### PASSAGE EXTRAIT
........

LES GENS D’ICI !
LES FUSILLÉS DE ST LAURENT DE MURE
Les 17 et 26 juin 1944, les Allemands exécutèrent 12 détenus de Montluc à Saint-Laurent-de-Mure .
Construite en 1921 à Lyon, la prison Montluc devient, sous le gouvernement de Vichy, le lieu d’incarcération d’un grand nombre d’ennemis de la politique collaborationniste du maréchal Pétain.
Dès l’été 1940, se succèdent dans ses geôles des militants communistes et anarchistes, des francs-maçons – jugés « suspects » par les normes alors en vigueurs – ainsi que les premiers résistants arrêtés dans la région.
En 1943, la prison est réquisitionnée par l’occupant allemand et passe sous le contrôle de la Gestapo lyonnaise et de son chef de sinistre mémoire, Klaus Barbie.
Dans des conditions de détention qui deviennent de plus en plus inhumaines, les prisonniers attendent de connaître leur sort : l’exécution ou la déportation vers les camps.
Le 17 juin 1944, dix détenus furent extraits de la prison de Montluc à Lyon. Les Allemands les firent monter dans une camionnette et les transportèrent à Saint-Laurent-de-Mure.
Eugène Lacombe, forgeron à Saint-Laurent-de-Mure, les aperçut vers 18h40 : « Mon atelier se trouve à environ 50 mètres de la route Nationale N°6. […] j’ai vu passer un convoi composé d’une camionnette et d’une voiture de tourisme de couleur noire et semblant être une Peugeot 301. Suivant ces deux véhicules j’ai entendu mais pas vu une motocyclette. [...] ».

........

### ENTRÉES FOURNIES
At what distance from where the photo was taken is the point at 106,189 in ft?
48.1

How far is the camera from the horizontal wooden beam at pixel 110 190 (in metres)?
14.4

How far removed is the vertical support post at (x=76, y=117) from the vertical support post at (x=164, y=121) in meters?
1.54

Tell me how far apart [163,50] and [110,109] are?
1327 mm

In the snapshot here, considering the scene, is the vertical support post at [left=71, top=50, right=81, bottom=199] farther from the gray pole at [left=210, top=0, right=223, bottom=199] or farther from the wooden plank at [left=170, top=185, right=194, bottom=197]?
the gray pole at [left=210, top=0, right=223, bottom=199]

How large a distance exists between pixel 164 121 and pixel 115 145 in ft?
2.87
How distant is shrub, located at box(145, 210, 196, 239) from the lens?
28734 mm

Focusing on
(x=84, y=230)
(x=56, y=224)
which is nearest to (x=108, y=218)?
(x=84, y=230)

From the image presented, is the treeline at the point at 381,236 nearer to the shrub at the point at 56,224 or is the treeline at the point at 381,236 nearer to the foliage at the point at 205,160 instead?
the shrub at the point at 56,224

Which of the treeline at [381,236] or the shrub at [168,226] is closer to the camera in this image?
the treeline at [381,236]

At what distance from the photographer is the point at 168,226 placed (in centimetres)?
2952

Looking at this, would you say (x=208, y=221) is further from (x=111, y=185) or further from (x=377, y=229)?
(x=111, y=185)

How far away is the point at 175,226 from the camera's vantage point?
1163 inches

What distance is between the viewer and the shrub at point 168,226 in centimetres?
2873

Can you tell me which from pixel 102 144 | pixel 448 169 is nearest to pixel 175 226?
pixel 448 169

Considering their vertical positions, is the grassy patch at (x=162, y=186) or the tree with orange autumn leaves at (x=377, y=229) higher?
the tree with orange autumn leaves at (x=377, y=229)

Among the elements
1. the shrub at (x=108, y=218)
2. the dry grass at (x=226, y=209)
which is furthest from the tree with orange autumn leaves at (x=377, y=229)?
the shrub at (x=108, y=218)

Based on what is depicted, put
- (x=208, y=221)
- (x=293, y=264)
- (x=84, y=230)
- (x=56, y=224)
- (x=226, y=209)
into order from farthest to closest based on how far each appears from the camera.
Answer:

........

### TÂCHE ÉCRITE A
D'après le texte sur les fusillés de Saint-Laurent-de-Mure, en quelle année la prison Montluc a-t-elle été construite ?
### TÂCHE ÉCRITE B
Dressez la liste des catégories de détenus qui, selon le texte sur les fusillés de Saint-Laurent-de-Mure, se succèdent dans les geôles de Montluc dès l'été 1940.
### TÂCHE ÉCRITE C
Indiquez, s'il vous plaît, si chacune de ces affirmations s'accorde avec le texte sur les fusillés de Saint-Laurent-de-Mure, en citant les mots qui tranchent : (i) Eugène Lacombe était forgeron à Saint-Laurent-de-Mure. (ii) La prison Montluc passe sous le contrôle de la Gestapo lyonnaise en 1942. (iii) Eugène Lacombe a vu la motocyclette qui suivait les deux véhicules.
Les entrées n'ont aucun lien avec le texte sur les fusillés de Saint-Laurent-de-Mure.

### SOLUTION PROPOSÉE A
En 1921.

### SOLUTION PROPOSÉE B
- les militants communistes
- les militants anarchistes
- les francs-maçons
- les premiers résistants arrêtés dans la région

### SOLUTION PROPOSÉE C
(i) Oui : « Eugène Lacombe, forgeron à Saint-Laurent-de-Mure ».
(ii) Non : « En 1943, la prison est réquisitionnée par l’occupant allemand et passe sous le contrôle de la Gestapo lyonnaise ».
(iii) Non : « j’ai entendu mais pas vu une motocyclette ».